As the Cassini spacecraft steams toward Saturn, the pictures are getting more
detailed. Yesterday, mission managers released one that shows Prometheus and
Pandora, two so-called "shepherding" moons with unpredictable orbits. Both moons
have been imaged before, but not by Cassini.
Cassini's rings have clear divisions, and the moons play a role. At 63 miles
wide (102 kilometers) Prometheus is visible left of center in the image, inside
the F-ring. Pandora is 42 miles in diameter (84 kilometers) and appears above
center, outside the ring.
A dark shadow cast by the planet stretches more than halfway across the A-ring,
the outermost main ring, near the bottom of the picture. The mottled pattern
appearing in the dark regions of the image is 'noise' in the signal recorded
by the camera system.
Astronomers expect Cassini to help them understand when and how the mysterious
rings formed. The craft is also likely to discover more, smaller moons embedded
in the rings.

┄┄┄┄┄┄┄┄┄┄┄┄┄┄┄┄┄┄┄┄

- _PROBLEMS AND TASKS_
1) Please find every line in the records that contains the string "beige" and copy each of those lines out. Case counts.
2) Continue the report on Cassini's view of Saturn's shepherd moons, starting after its last sentence.

- _GIVEN DATA_

┄┄┄┄┄┄┄┄┄┄┄┄┄┄┄┄┄┄┄┄

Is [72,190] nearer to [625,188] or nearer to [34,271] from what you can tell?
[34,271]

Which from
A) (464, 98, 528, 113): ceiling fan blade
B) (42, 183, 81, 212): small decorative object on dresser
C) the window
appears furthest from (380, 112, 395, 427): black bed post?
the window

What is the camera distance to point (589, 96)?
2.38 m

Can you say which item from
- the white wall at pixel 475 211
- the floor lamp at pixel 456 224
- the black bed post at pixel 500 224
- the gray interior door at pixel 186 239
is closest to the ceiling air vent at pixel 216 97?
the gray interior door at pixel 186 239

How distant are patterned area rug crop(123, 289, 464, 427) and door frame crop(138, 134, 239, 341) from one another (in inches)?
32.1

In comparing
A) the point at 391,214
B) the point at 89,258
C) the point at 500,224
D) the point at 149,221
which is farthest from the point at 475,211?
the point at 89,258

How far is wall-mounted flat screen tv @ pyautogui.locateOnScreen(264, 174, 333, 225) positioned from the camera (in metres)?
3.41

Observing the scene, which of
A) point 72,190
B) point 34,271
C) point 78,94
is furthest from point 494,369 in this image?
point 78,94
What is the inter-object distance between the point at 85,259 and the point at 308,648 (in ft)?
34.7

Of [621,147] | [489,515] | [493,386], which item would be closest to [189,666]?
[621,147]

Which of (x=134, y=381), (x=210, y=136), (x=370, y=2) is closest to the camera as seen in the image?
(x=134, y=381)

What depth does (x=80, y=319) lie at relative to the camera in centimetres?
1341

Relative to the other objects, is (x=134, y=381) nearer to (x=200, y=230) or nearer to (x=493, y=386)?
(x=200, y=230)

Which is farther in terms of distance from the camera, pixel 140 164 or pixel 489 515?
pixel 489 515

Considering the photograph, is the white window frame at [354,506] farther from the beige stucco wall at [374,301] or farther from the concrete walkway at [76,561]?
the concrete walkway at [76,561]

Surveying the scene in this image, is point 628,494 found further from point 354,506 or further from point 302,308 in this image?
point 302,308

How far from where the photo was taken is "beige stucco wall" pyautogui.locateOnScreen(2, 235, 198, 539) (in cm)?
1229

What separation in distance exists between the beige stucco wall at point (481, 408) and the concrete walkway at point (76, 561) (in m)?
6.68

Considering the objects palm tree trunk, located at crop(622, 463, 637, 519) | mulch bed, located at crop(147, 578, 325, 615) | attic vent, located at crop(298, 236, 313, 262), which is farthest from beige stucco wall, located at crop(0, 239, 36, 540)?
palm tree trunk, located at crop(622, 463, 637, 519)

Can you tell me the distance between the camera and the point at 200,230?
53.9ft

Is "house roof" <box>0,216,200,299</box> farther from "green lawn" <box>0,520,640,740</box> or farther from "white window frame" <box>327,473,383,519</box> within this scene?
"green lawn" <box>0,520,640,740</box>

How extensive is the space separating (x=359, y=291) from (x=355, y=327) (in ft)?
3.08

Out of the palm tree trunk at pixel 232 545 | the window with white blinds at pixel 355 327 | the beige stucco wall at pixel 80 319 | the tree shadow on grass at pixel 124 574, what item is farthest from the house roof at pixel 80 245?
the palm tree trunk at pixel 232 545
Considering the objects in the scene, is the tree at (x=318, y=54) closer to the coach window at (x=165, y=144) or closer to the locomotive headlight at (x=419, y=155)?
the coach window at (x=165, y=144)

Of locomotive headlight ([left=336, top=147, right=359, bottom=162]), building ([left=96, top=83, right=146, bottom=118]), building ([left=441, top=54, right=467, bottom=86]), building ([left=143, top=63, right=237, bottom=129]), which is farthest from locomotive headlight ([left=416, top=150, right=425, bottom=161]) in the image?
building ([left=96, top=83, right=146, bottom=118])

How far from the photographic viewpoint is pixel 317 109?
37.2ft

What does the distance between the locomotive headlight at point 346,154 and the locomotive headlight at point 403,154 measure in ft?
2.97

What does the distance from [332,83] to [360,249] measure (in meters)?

┄┄┄┄┄┄┄┄┄┄┄┄┄┄┄┄┄┄┄┄

- _TASK ANSWERS_
1)
Considering the photograph, is the white window frame at [354,506] farther from the beige stucco wall at [374,301] or farther from the concrete walkway at [76,561]?
How far from where the photo was taken is "beige stucco wall" pyautogui.locateOnScreen(2, 235, 198, 539) (in cm)?
What separation in distance exists between the beige stucco wall at point (481, 408) and the concrete walkway at point (76, 561) (in m)?
Considering the objects palm tree trunk, located at crop(622, 463, 637, 519) | mulch bed, located at crop(147, 578, 325, 615) | attic vent, located at crop(298, 236, 313, 262), which is farthest from beige stucco wall, located at crop(0, 239, 36, 540)?
Out of the palm tree trunk at pixel 232 545 | the window with white blinds at pixel 355 327 | the beige stucco wall at pixel 80 319 | the tree shadow on grass at pixel 124 574, what item is farthest from the house roof at pixel 80 245?

2)
The F-ring is a narrow, ribbon-like structure, with a width seen in this geometry
equivalent to a few kilometers. The two small, irregularly shaped moons exert
a gravitational influence on particles that make up the F ring, confining it
and possibly leading to the formation of clumps, strands and other structures
observed there, according to astronomers at the Space Science Institute, which
operates Cassini's camera for NASA.
Pandora prevents the F-ring from spreading outward and Prometheus prevents
it from spreading inward. However, their interaction with the ring is complex
and not fully understood.
The moons, which were discovered by the Voyager 1 spacecraft, are in chaotic
orbits that can change unpredictably when the moons get very close to each other.
This strange behavior was first noticed in ground-based and Hubble Space Telescope
observations in 1995.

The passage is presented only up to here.